### This notebook reads in the DL1 data check information from night-wise hdf5 files, and uses them to select runs for analysis

Features:
- Finds the runs in which the telescope was pointing towards the source of interest
- Selects the desired range of zenith angle
- Excludes runs in which interleaved pedestals or flatfield events were missing 
- Excludes runs which have too high noise (std dev of charge in interleaved pedestals)
- Checks sun and moon position, to spot datataken in twilight or moon conditions
- Checks other quantities and applies custom cuts to remove suspicious runs

Please note that the cuts are custom cuts for the specific application of selecting very good quality Crab runs. The cut values will have to be adapted to the different sources, and also to the purpose of the analysis. Some of the runs rejected here may still be useful.


In [None]:
import glob
import tables
from ctapipe.io import read_table
from astropy.table import Table, vstack
from astropy.coordinates import get_moon, get_sun, AltAz, SkyCoord
from astropy.time import Time
import astropy.units as u
from astroplan.moon import moon_illumination

from lstchain.reco.utils import location

import numpy as np
import matplotlib.pyplot as plt
from datetime import datetime

%matplotlib inline

### Set the path to the DL1 datacheck files 

In [None]:
# Set the input files: load all the available night-wise DL1_datacheck_YYYYMMDD.h5 files (or at least 
# those of the nights which contain the data you intend to analyze)

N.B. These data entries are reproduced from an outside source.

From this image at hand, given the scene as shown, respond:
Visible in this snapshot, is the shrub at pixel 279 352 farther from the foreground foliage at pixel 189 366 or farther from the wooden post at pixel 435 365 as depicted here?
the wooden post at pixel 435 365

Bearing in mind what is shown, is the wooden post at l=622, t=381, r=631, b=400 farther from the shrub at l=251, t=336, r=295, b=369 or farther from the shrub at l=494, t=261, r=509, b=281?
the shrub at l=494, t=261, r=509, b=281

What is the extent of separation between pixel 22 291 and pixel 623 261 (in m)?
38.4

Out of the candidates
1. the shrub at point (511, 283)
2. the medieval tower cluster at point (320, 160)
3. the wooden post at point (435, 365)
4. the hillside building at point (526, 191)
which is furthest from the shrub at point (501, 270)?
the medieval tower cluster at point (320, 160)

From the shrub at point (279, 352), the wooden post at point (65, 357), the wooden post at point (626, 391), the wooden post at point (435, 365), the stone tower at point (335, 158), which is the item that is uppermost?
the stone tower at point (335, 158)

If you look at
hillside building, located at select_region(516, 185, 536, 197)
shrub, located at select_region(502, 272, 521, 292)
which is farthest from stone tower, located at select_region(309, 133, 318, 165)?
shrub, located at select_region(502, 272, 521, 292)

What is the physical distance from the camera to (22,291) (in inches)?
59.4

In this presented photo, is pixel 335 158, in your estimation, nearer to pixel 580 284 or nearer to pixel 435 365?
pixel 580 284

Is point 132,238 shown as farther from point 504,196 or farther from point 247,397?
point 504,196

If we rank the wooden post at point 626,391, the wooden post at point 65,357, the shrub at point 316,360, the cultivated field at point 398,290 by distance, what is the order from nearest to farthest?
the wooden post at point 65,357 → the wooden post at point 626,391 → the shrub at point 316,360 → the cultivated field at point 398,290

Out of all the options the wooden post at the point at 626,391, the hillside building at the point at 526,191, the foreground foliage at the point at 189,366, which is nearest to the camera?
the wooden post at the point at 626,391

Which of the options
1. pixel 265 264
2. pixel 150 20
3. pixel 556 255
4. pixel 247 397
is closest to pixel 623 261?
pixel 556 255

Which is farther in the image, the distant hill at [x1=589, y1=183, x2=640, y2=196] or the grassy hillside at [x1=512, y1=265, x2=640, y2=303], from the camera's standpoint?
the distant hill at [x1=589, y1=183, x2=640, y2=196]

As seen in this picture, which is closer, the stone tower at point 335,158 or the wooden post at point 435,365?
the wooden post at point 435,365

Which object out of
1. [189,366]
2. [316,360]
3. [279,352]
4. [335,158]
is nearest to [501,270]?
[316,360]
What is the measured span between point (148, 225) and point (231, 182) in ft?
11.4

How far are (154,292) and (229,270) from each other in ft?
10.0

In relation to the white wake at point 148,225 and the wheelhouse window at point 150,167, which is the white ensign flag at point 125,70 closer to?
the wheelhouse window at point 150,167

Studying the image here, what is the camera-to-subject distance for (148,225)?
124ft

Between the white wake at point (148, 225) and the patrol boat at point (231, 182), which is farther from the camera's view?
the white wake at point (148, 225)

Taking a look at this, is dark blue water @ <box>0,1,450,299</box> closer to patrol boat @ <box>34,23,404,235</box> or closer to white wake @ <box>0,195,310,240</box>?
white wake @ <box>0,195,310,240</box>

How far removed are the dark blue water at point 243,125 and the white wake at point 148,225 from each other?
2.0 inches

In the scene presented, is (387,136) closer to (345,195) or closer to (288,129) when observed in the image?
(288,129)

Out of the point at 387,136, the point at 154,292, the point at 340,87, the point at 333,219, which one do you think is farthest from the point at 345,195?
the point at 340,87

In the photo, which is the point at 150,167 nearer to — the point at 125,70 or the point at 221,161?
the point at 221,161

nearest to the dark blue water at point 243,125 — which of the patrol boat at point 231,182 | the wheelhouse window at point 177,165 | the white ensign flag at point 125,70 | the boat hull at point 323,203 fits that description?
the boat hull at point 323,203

# The files are quite light, 5MB per night in average, and are available in the IT cluster under the directories 
# /fefs/aswg/data/real/OSA/DL1DataCheck_LongTerm/v0.9/YYYYMMDD/

#datacheck_files = glob.glob("/Users/moralejo/CTA/LST/RealData/datacheck/v0.9/DL1_datacheck_202*.h5")
datacheck_files = glob.glob("/fefs/aswg/data/real/OSA/DL1DataCheck_LongTerm/v0.9/20*/DL1_datacheck_20*.h5")

datacheck_files.sort()
print(f'A total of {len(datacheck_files)} files will be read')
#print(datacheck_files)

### Coordinates of the source we intend to analyze

In [None]:
source_coordinates = SkyCoord.from_name("Crab Nebula")
print(source_coordinates)

### Reminder: contents of the night-wise DL1 datacheck hdf5 files

There are five different tables in each file containing datacheck info:

With one row per run:

- runsummary

- pixwise_runsummary


With one row per subrun (containing only events of a specific type):

- cosmics

- flatfield

- pedestals

### Create the tables and fill them from the files:
Note that files that have some missing table (typically flatfield or pedestals) will not be loaded, hence the corresponding runs won't be considered!

In [None]:
dcheck_pixwise_runsummary = []
dcheck_runsummary = []

dcheck_cosmics = []
dcheck_flatfield = []
dcheck_pedestals = []

for file in datacheck_files:
    
    # print(file)
    
    # Check that the file contains the necessary info:
    with tables.open_file(file) as a:
        if "pedestals" not in a.root:
            print(f"file {file} does not contain the interleaved pedestals table... Skipping!!")
            continue
        if "flatfield" not in a.root:
            print(f"file {file} does not contain the interleaved flatfield table... Skipping!!")
            continue

    dcheck_pixwise_runsummary.append(read_table(file, "/pixwise_runsummary"))
    
    table = read_table(file, "/runsummary/table")
    # Set to 0 the number of flatfield events in nan (means none was found):
    table['num_flatfield'] = np.where(np.isnan(table['num_flatfield']), 0, table['num_flatfield'])
    dcheck_runsummary.append(table)
    
    dcheck_cosmics.append(read_table(file, "/cosmics/table"))
    dcheck_flatfield.append(read_table(file, "/flatfield/table"))
    dcheck_pedestals.append(read_table(file, "/pedestals/table"))

    
# Ignore metadata conflicts below. i.e. metadata_conflicts='silent'. 
# It is just that columns which contain some nan are float64, while those which do not are float32
dcheck_runsummary = vstack(dcheck_runsummary, metadata_conflicts='silent')
dcheck_cosmics = vstack(dcheck_cosmics, metadata_conflicts='silent')

dcheck_pixwise_runsummary = vstack(dcheck_pixwise_runsummary)
dcheck_flatfield = vstack(dcheck_flatfield)
dcheck_pedestals = vstack(dcheck_pedestals)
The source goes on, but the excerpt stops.